Week 6-8 Additions: Opus 4.1 tests proved the model can maintain consistent slider logic while co-designing sound, but also revealed render-performance bottlenecks when vertex counts exceeded 5k. Week 8 descriptor expansion showed that learned parameter habits (e.g., Perlin bias, symmetry heuristics) carry over to new terms, yet emotional descriptors still underperform unless sphere constraints rein them in.

On LLM Creative Ability: Strengths—holistic multi-parameter coordination, mathematical precision, metacognitive awareness, inverse relationship recognition. Weaknesses—limited creative diversity (converges to expected forms), difficulty with emotional/subjective qualities, inappropriate size coupling, over-reliance on blob-like organic forms. Verdict: LLMs demonstrate genuine creative reasoning in geometric domains, particularly for objective descriptors, but show training biases and struggle with emotional semantics. Constraint-based prompting paradoxically enhances creative output quality.

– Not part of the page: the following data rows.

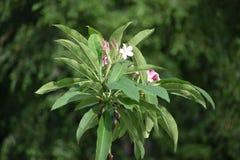 Розовые цветеня завода Plumeria Стоковое Изображение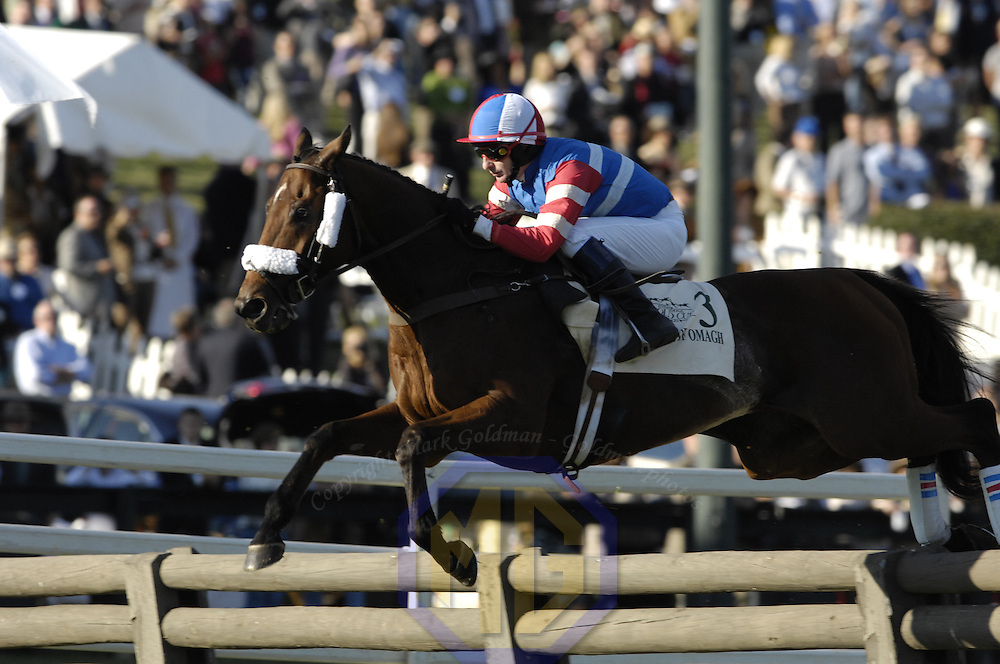 20 October 2007:  Jockey Carl Rafter aboard Fields of Omagh clears a timber hurdle in the $50,000 Porsche International Gold Cup during the 70th running of the International Gold Cup Races on October 20, 2007 at the Great Meadow in The Plains, Va.  The race was won by See youattheevent (2) ridden by Robert Walsh with Shadyvalley (6) ridden by Russell Haynes and Woodmont (5) with Jeff Murphy aboard finishing 2nd and 3rd..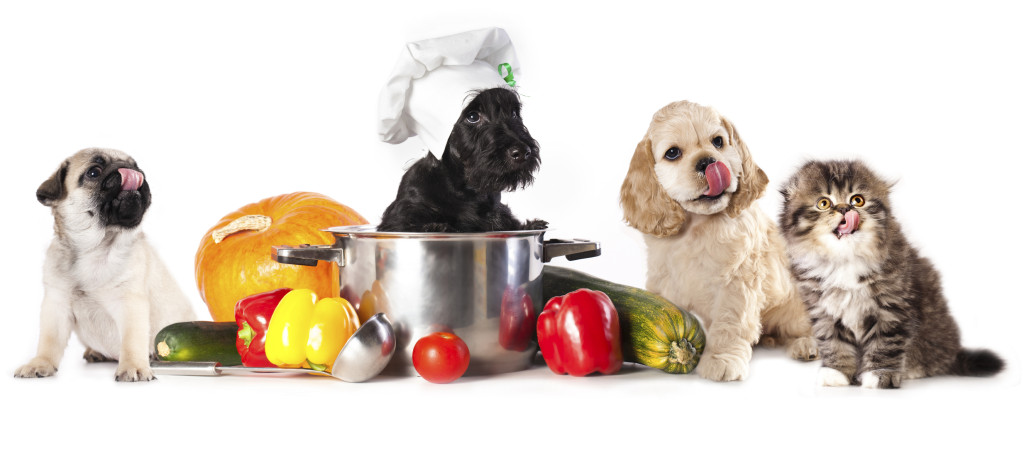 Thanksgiving recipes safe for pets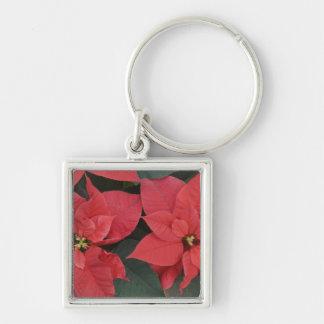 Detalle rojo del Poinsettia (pulcherrima del eufor Llavero Cuadrado Plateado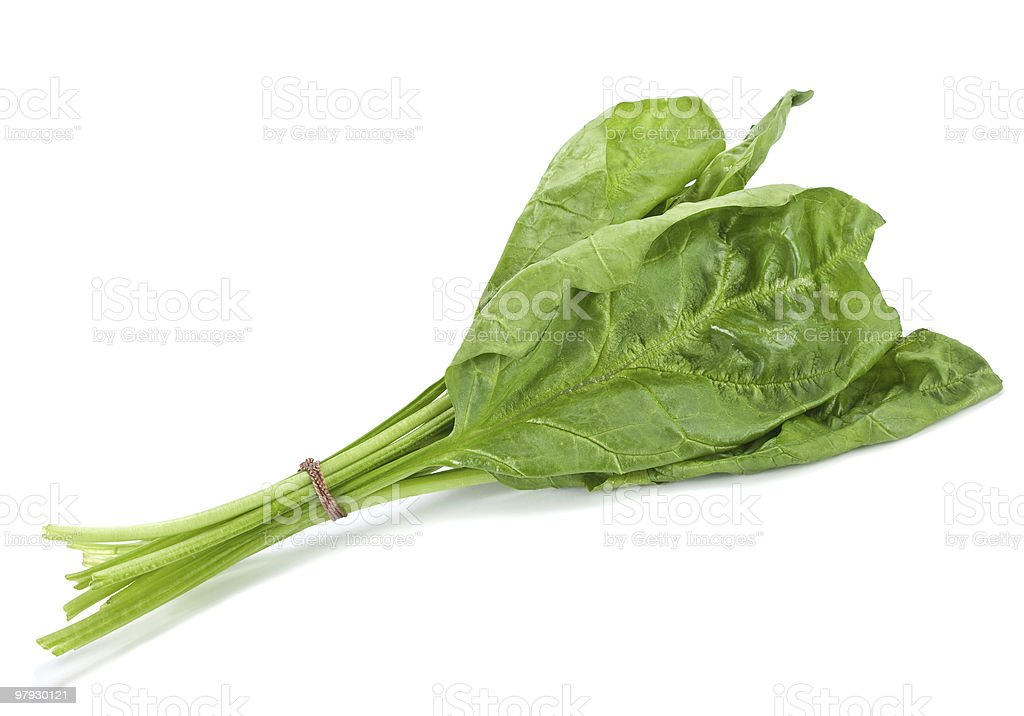 Spinach leaf royalty-free stock photo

Future Research Directions: Expand descriptor set (20+ qualities). Test multi-descriptor combinations (smooth + complex). Explore non-spherical constrained bases (toroid, cube). Human perceptual validation studies. Cross-LLM comparison (GPT-4, Gemini, Claude variants). Longitudinal testing for consistency. Expert artist evaluation. Alternative creative mediums beyond noise (particle systems, L-systems).

Research Context: This research represents a rigorous exploration of LLM creative ability in a constrained geometric domain. The finding that constraint improves creativity (sphere-baseshape) challenges assumptions about open-ended prompting. The struggle with emotional descriptors versus mathematical ones reveals current limitations in translating subjective experience to visual form. Research establishes that LLMs can engage in genuine geometric creativity but within bounds set by training data patterns.